Paul Craig Roberts was Assistant Secretary of the US Treasury in the 1980s, and an associate editor of the Wall St Journal. He was on a committee to investigate whether the Soviets really had the ability to win an arms race. He says:
“Yet in the 21st century I was declared a “Russian agent/Putin dupe” by a new website called PropOrNot that could not be identified and perhaps was funded by the CIA, and which was endorsed by the Washington Post, a suspected long-term CIA asset. I was labeled a Russian agent for the same reason Trump was subjected to the Russiagate hoax—to prevent normal relations with Russia. … Normal relations with Russia would mean a reduction in the budget and power of the military/security complex. Thus, those of us in favor of reducing the chances of nuclear war were said to be against America and for Russia.
“Not content with this, I was next labeled an ‘anti-semite’ because I posted as a guest column an article by an Israeli citizen critical of Israel’s treatment of the Palestinians. The fact that I permitted free speech to an Israeli meant I was anti-semitic.
“Not content with this, I was declared a ‘holocaust denier’ when I quoted in a book review David Irving’s report that although he has documented many Nazi atrocities against Jews, he has not been able to find any evidence anywhere of an organized policy of holocaust despite 50 years of searching.”
“These attacks were designed to reduce the readership of my website. If I can be misrepresented, little wonder that expert scientists who raise expert questions about Covid and its treatment can be silenced or that 3,000 high-rise architects and structural engineers can be dismissed as ‘conspiracy theorists’ by scientifically ignorant presstitutes incapable of high school algebra.
“We live in a country in which people of good character and solid expertise can be dismissed and even demonized by ignorant fools of zero accomplishment. In other words, leadership by the capable is impossible. To put it another way, in the US today character, integrity, facts, and truth are of no consequence. The elite have an agenda, and all those in the way are run over.”
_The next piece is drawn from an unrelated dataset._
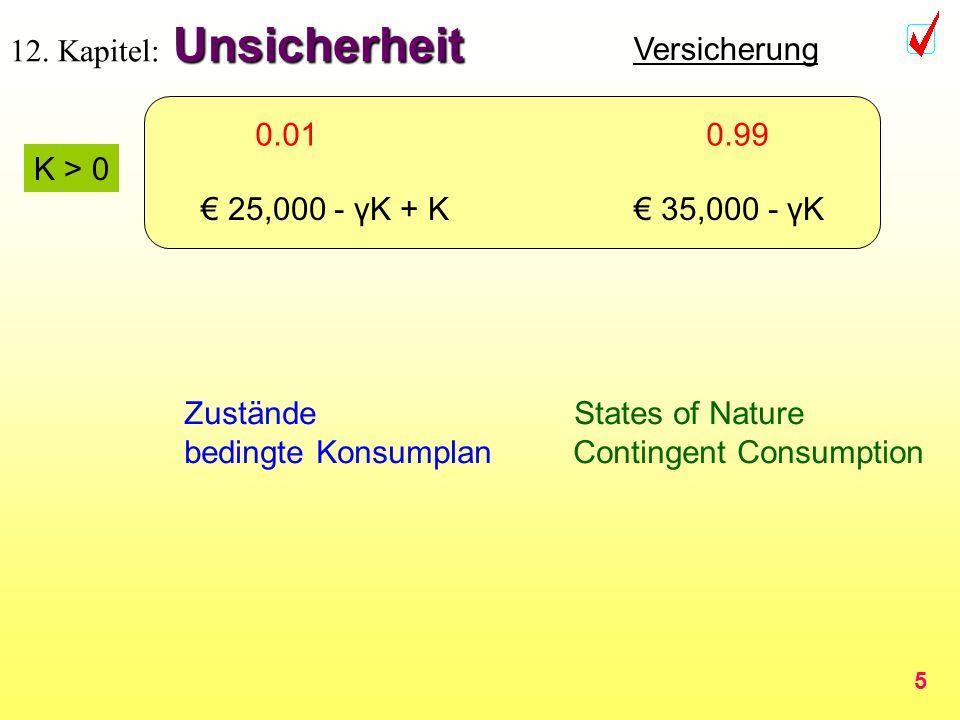 5 Unsicherheit 12. Kapitel: Unsicherheit Versicherung 0.01 0.99 35,000 - γK -10,000 + K 35,000 - γK 25,000 - γK + K 35,000 - γK K > 0 Zustände States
I am in favor of turning the clock back. I agree with Paul Craig Roberts that “We can’t have this.” It’s not biologically tenable. Human interactions beyond the family (as within the family) are based on some mechanism of trust. This has to do with fair exchange. I will give up some of my prerogatives (not too many, please!) so you, too can have your prerogatives.
The mechanism also has to do with authority. Every normal human can recognize and feel comforted by an authority that makes fair rules. For a while in the 20th century, we continued to carry over our old expectations that the Constitution, which is basically a covenant, would be honored.
I say the best way to deal now would be to get back on that track. Sure, the blacksmith poem is a bit mushy, but it bespeaks reality:
“Thanks, thanks to thee, my worthy friend,
For the lesson thou hast taught!
Thus at the flaming forge of life
Our fortunes must be wrought;
Thus on its sounding anvil shaped
Each burning deed and thought.”
I also think a little patriotism would go a long way. I mean honest patriotism. Actually I mean dead-honest patriotism.